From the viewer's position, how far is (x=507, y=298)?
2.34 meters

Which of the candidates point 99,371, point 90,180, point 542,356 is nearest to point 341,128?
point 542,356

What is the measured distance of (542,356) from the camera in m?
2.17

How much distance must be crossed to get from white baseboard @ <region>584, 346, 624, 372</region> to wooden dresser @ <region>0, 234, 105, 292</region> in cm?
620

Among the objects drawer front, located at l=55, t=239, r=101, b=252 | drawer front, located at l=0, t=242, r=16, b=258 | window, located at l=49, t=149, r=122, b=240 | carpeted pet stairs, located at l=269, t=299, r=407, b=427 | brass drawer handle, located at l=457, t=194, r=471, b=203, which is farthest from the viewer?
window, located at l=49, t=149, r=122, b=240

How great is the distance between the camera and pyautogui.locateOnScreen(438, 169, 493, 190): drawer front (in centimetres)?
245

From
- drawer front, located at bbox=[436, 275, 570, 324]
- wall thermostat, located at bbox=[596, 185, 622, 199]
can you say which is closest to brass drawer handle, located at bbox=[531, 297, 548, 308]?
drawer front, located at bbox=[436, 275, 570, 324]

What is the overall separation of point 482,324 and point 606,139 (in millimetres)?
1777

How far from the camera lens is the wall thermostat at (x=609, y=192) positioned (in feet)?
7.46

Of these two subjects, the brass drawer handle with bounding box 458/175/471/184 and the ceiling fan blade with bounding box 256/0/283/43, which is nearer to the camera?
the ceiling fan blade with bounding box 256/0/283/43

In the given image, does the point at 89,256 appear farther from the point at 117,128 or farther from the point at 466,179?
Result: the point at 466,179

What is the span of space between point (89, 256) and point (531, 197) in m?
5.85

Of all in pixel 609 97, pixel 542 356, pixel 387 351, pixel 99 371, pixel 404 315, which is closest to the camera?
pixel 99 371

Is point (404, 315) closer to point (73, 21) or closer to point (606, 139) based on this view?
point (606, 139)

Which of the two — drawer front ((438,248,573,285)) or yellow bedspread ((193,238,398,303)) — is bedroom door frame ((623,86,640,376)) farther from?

**What is required:** Write out all the records again, swapping every "wall thermostat" for "thermostat panel" and leaving everything else unchanged.

**Task result:**
From the viewer's position, how far is (x=507, y=298)?
2.34 meters

Which of the candidates point 99,371, point 90,180, point 542,356 is nearest to point 341,128?
point 542,356

What is the measured distance of (542,356) from the camera in m?
2.17

How much distance must be crossed to get from white baseboard @ <region>584, 346, 624, 372</region> to wooden dresser @ <region>0, 234, 105, 292</region> in cm?
620

Among the objects drawer front, located at l=55, t=239, r=101, b=252 | drawer front, located at l=0, t=242, r=16, b=258 | window, located at l=49, t=149, r=122, b=240 | carpeted pet stairs, located at l=269, t=299, r=407, b=427 | brass drawer handle, located at l=457, t=194, r=471, b=203, which is farthest from the viewer?
window, located at l=49, t=149, r=122, b=240

How great is the distance between the camera and pyautogui.locateOnScreen(438, 169, 493, 190): drawer front (in centimetres)?
245

From
- drawer front, located at bbox=[436, 275, 570, 324]
- thermostat panel, located at bbox=[596, 185, 622, 199]
can you say which is closest to brass drawer handle, located at bbox=[531, 297, 548, 308]?
drawer front, located at bbox=[436, 275, 570, 324]

What is the overall separation of point 482,324 and point 606,139 (in millimetres)?
1777

How far from the camera lens is the thermostat panel at (x=609, y=192) positioned (in feet)?
7.46

Of these two subjects, the brass drawer handle with bounding box 458/175/471/184 and the ceiling fan blade with bounding box 256/0/283/43, which is nearer to the camera?
the ceiling fan blade with bounding box 256/0/283/43

In the given image, does the point at 89,256 appear farther from the point at 117,128 or farther from the point at 466,179?
Result: the point at 466,179

What is the span of space between point (89, 256) and point (531, 197) in m?
5.85

Of all in pixel 609 97, pixel 542 356, pixel 387 351, pixel 99 371, pixel 404 315, which is closest to the camera?
pixel 99 371

Is point (404, 315) closer to point (73, 21) or closer to point (606, 139) based on this view?
point (606, 139)

Which of the two — drawer front ((438,248,573,285)) or yellow bedspread ((193,238,398,303)) — is bedroom door frame ((623,86,640,376)) farther from?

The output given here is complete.